PAGE EXCERPT -
——————————
Tutorial with example data¶

DriverPower aims to identify cancer driver candidates from somatic variants of a tumour cohort. The minimal number of samples required in the PCAWG study is 15. However, more samples will have more power to detect rare driver events. Both whole-genome sequencing and panel sequencing variants can be used.

The basic test unit accepted by DriverPower is called a genomic element, which is a set of disjoint (or continuous) genomic regions (see the figure below). In our manuscript, we also removed all blacklist regions to reduce the effect of variant artifacts. In the real world, a genomic element can be all exons of a gene, or all TF binding sites among a promoter etc.

Typically 1K to 100K genomic elements are tested together such as ~20K genes in the human genome. For each element, given its functional impact, mutational burden as well as thousands of features, DriverPower will report a p-value and q-value associated with that element.

0: Download example data¶

Our example data are hosted on figshare, on which you can find the following files:

random_mutations.tsv.gz [14 MB]: randomized whole-genome somatic mutations from 50 patients.
train_feature.hdf5.part1 [4 GB]
train_feature.hdf5.part2 [4 GB]
train_feature.hdf5.part3 [900 MB]
test_feature.hdf5 [1.4 GB]
train_elements.tsv.gz [7 MB]
test_elements.bed12.gz [6 MB]
callable.bed.gz [5 MB]: whitelisted genomic regions used in DriverPower; can be substituted with a chromosome length file (BED format) to use the entire genome.

Important

You can run DriverPower for your own data by simply replacing random_mutations.tsv.gz with your mutations.

The training features has been divided into three parts, so you will need to merge them:

cat train_feature.hdf5.part1 train_feature.hdf5.part2 train_feature.hdf5.part3 > train_feature.hdf5
md5sum train_feature.hdf5  # should be cb4af6bc7979efa087955f94909dd065

1: Install Python and DriverPower¶

For this tutorial, we used a brand new virtual machine with 15 CPUs and 125GB RAM. The OS we used is Ubuntu 18.04.1 LTS (GNU/Linux 4.15.0-33-generic x86_64).

To install Python3 using Anaconda3 if you don’t already have:

# Find the current version from Anaconda (https://repo.anaconda.com/archive/)
——————————
RECORDED DATA -
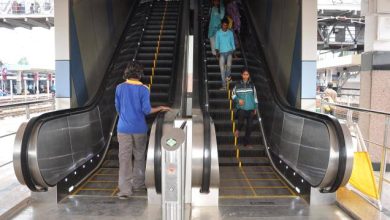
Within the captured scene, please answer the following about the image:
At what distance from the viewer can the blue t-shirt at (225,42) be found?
794 cm

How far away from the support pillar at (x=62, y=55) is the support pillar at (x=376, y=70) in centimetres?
528

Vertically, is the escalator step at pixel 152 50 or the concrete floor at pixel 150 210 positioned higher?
the escalator step at pixel 152 50

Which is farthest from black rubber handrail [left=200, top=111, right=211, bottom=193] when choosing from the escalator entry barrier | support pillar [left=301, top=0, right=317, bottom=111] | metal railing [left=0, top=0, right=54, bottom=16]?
metal railing [left=0, top=0, right=54, bottom=16]

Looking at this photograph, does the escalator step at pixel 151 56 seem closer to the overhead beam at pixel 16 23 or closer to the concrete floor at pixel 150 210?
the concrete floor at pixel 150 210

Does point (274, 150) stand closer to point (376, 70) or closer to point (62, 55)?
point (376, 70)

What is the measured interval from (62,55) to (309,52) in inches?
165

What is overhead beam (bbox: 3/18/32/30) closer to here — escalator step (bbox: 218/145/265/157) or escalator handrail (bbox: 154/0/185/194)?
escalator handrail (bbox: 154/0/185/194)

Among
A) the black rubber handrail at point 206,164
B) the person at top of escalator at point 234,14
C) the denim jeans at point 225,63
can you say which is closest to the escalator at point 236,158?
the denim jeans at point 225,63

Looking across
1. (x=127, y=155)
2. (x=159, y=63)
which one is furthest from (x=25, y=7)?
(x=127, y=155)

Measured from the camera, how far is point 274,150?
6.39 metres

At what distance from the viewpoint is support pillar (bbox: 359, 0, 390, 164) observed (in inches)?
267

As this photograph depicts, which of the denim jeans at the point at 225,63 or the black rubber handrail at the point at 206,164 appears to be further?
the denim jeans at the point at 225,63

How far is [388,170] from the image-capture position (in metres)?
6.86

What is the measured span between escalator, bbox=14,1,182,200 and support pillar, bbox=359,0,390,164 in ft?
11.4
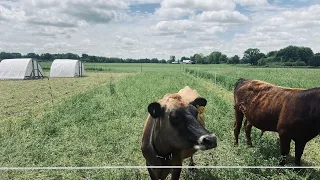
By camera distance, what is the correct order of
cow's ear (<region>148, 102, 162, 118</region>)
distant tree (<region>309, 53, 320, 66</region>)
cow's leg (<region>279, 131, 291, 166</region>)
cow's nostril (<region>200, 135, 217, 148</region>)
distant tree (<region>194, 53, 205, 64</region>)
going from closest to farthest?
cow's nostril (<region>200, 135, 217, 148</region>) < cow's ear (<region>148, 102, 162, 118</region>) < cow's leg (<region>279, 131, 291, 166</region>) < distant tree (<region>309, 53, 320, 66</region>) < distant tree (<region>194, 53, 205, 64</region>)

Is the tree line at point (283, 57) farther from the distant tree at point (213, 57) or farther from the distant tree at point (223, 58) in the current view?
the distant tree at point (213, 57)

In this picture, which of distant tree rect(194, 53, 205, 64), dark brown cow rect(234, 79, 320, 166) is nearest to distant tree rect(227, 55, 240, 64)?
distant tree rect(194, 53, 205, 64)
——————————
YOUR TASK -
Return, word for word, the part of the DriverPower tutorial that begins with the words containing "Tutorial with example" and ends with "a promoter etc.".

RESULT OF THE EXERCISE -
Tutorial with example data¶

DriverPower aims to identify cancer driver candidates from somatic variants of a tumour cohort. The minimal number of samples required in the PCAWG study is 15. However, more samples will have more power to detect rare driver events. Both whole-genome sequencing and panel sequencing variants can be used.

The basic test unit accepted by DriverPower is called a genomic element, which is a set of disjoint (or continuous) genomic regions (see the figure below). In our manuscript, we also removed all blacklist regions to reduce the effect of variant artifacts. In the real world, a genomic element can be all exons of a gene, or all TF binding sites among a promoter etc.